1970s Lawrence:  The Cornucopia Cafe

*** Glen Sohl died of cancer July 6, 2014.  He was a good man. ***

In or around 1974, a couple of young guys named Glen Sohl and Todd Murrell opened a restaurant called the Cornucopia Cafe.
It was a small place at 1801 Massachusetts Street in Lawrence, across from Dillon's.
It featured the Midwest's first salad bar as well as whole-grain bread baked on the premises.

At that time, I was working as a cook at the Village Inn Pancake House just off of 9th and Iowa, but I was hip to food that tastes good and is good for you.
I lobbied the Village Inn's manager to emulate some of the healthy aspects I saw at the Cornucopia,
but of course the Village Inn was a corporate chain with a track record of success selling food that tasted good but wasn't good for you.

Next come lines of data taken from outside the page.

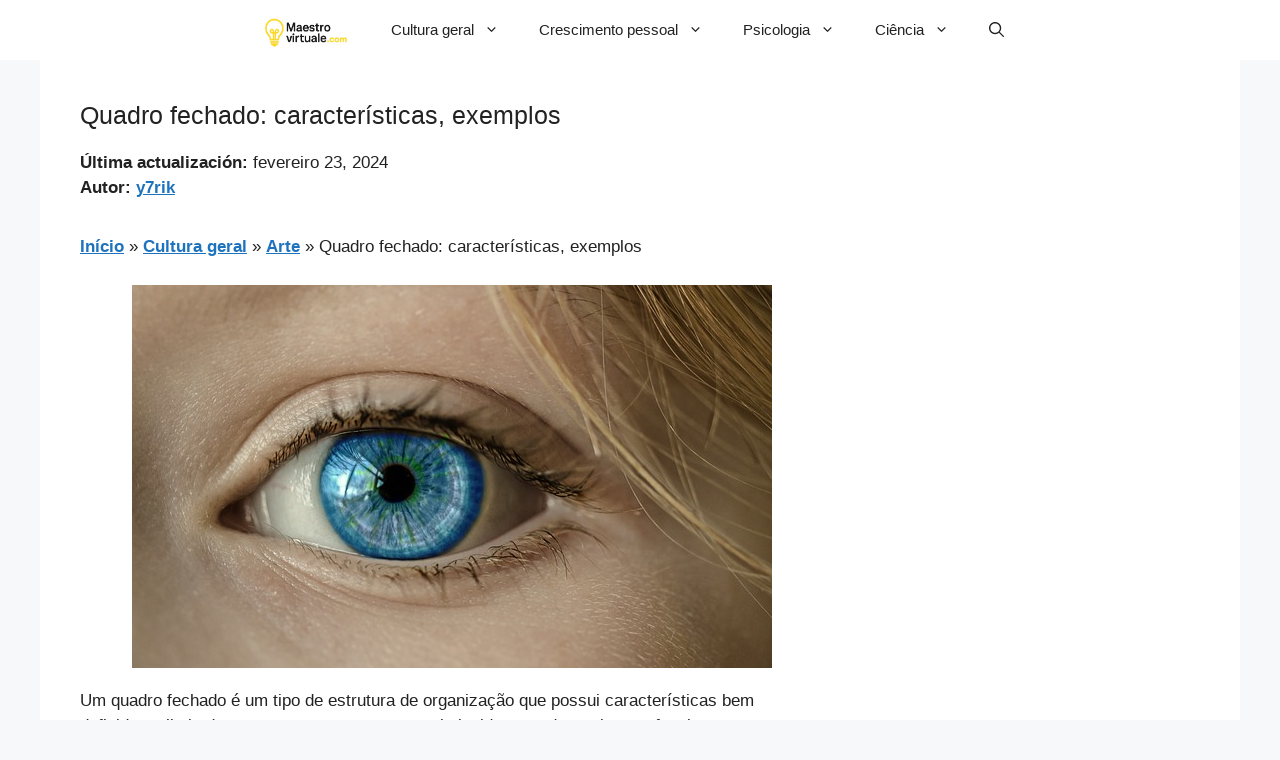

--- FILE ---
content_type: text/html; charset=utf-8
request_url: https://www.google.com/recaptcha/api2/aframe
body_size: 267
content:
<!DOCTYPE HTML><html><head><meta http-equiv="content-type" content="text/html; charset=UTF-8"></head><body><script nonce="d30RwF4CvkydBU34V-BKuw">/** Anti-fraud and anti-abuse applications only. See google.com/recaptcha */ try{var clients={'sodar':'https://pagead2.googlesyndication.com/pagead/sodar?'};window.addEventListener("message",function(a){try{if(a.source===window.parent){var b=JSON.parse(a.data);var c=clients[b['id']];if(c){var d=document.createElement('img');d.src=c+b['params']+'&rc='+(localStorage.getItem("rc::a")?sessionStorage.getItem("rc::b"):"");window.document.body.appendChild(d);sessionStorage.setItem("rc::e",parseInt(sessionStorage.getItem("rc::e")||0)+1);localStorage.setItem("rc::h",'1768618619801');}}}catch(b){}});window.parent.postMessage("_grecaptcha_ready", "*");}catch(b){}</script></body></html>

Nowadays, most of us take big salad-and-soup bars and whole-grain bread for granted.  Back then, it was pretty novel.

The Cornucopia, or, as we usually said, the Corno, played a significant part in my life in the second half of the 1970s.

During the Billy Spears Band days, Jimmy Ray, Bob, and I would play there as the Wakarusa Valley Bluegrass Boys on a weekday night when we weren't traveling. 
Michael Roark was with us on mandolin before his accident, then Buddy once HE learned mandolin.
We played for food.  At the time, Lee McBee cooked there on the day shift.

Then, when the Spears band had disbanded in 1978, I went to work for the "branch" Cornucopia at the Virginia Inn on west 6th street.  I was the opening cook during the week.

Apparently the Virginia Inn location didn't make enough money, because it closed.  I went to work at the original store on Mass. Street.
Glen tried to make me into a kitchen manager, but I'm really not the managerial type.

Soon thereafter, Bud Pettit went to work in the kitchen as well.  Bud and I worked many lunches together, and I remember it fondly.

I thank Glen Sohl for the photos below, which I downloaded from his website.


Above:  The original Corno.  The bakery was in the house to the left.

Right:  Glen's daughters in front of the restaurant.



Left:  The neon sign.

Above:  Could be one of Eric Swartz's Volvos?
Bakery
   Kitchen
Salad and soup bar






Above:  As it looked inside around 1976.

Left:  Lawrence's first restaurant mural, painted by Missy McCoy.





Above:  Pastah's was a short-lived "fast Italian" concept next door. 
I developed the recipes and made a LOT of lasagna.
It was the only place in Lawrence where you could get pasta with pesto.

Left:  The way the Corno looked when you walked in the front door.

Please forgive me for the inevitable omissions and forgotten names.  In no particular order:

Joanne Bergman
Mary Ellen Bergman
Greg Eicher
Robin Dick
Branham "Brandy" Rendlen
Dennis Smith
Wendell Samuels
Bobby (dishwasher) - last name?
Don Dowdy
Missy McCoy
Tom Hawver
Ardys Blake
Mike Sweeney
Jim Weaver
Alan Weaver
Walt Weaver
Cathy Wiley
Cindy Atwood
Gary Schribner
Anne Bemis
Tom Goetz
Jerry Palmer
Vicky Patterson
Janet Perico
Kevin Cahill
Richard Linker
Curtis (dishwasher) - last name?
Sally (Mike Sweeney's GF for a while) - last name?
Lee McBee
Victoria (waitress at the Virginia Inn) - last name?  She stunned me one morning by planting a big wet smooch on my lips, out of the blue...
Bud Pettit
Val Sheldon
Aimee Stewart
Amy Pavone
Boroslav "Bobo" March - let me stay in a room in his house for a while.  Thanks! [RIP]
The Iranian dishwasher, married to a short round girl who also worked in the kitchen
Eric Swartz - Eric, I finally converted and drove Volvos for about 15 years... after spending too much money on them, it's Toyota for me!
Sue Tartt
Jon Hoke
Terri Irving
Sheril Haislip
Kim Olson (ran Pastah's)

Update, late 2013:  Here in St. Louis, I work with a guy who used to eat at the Cornucopia frequently!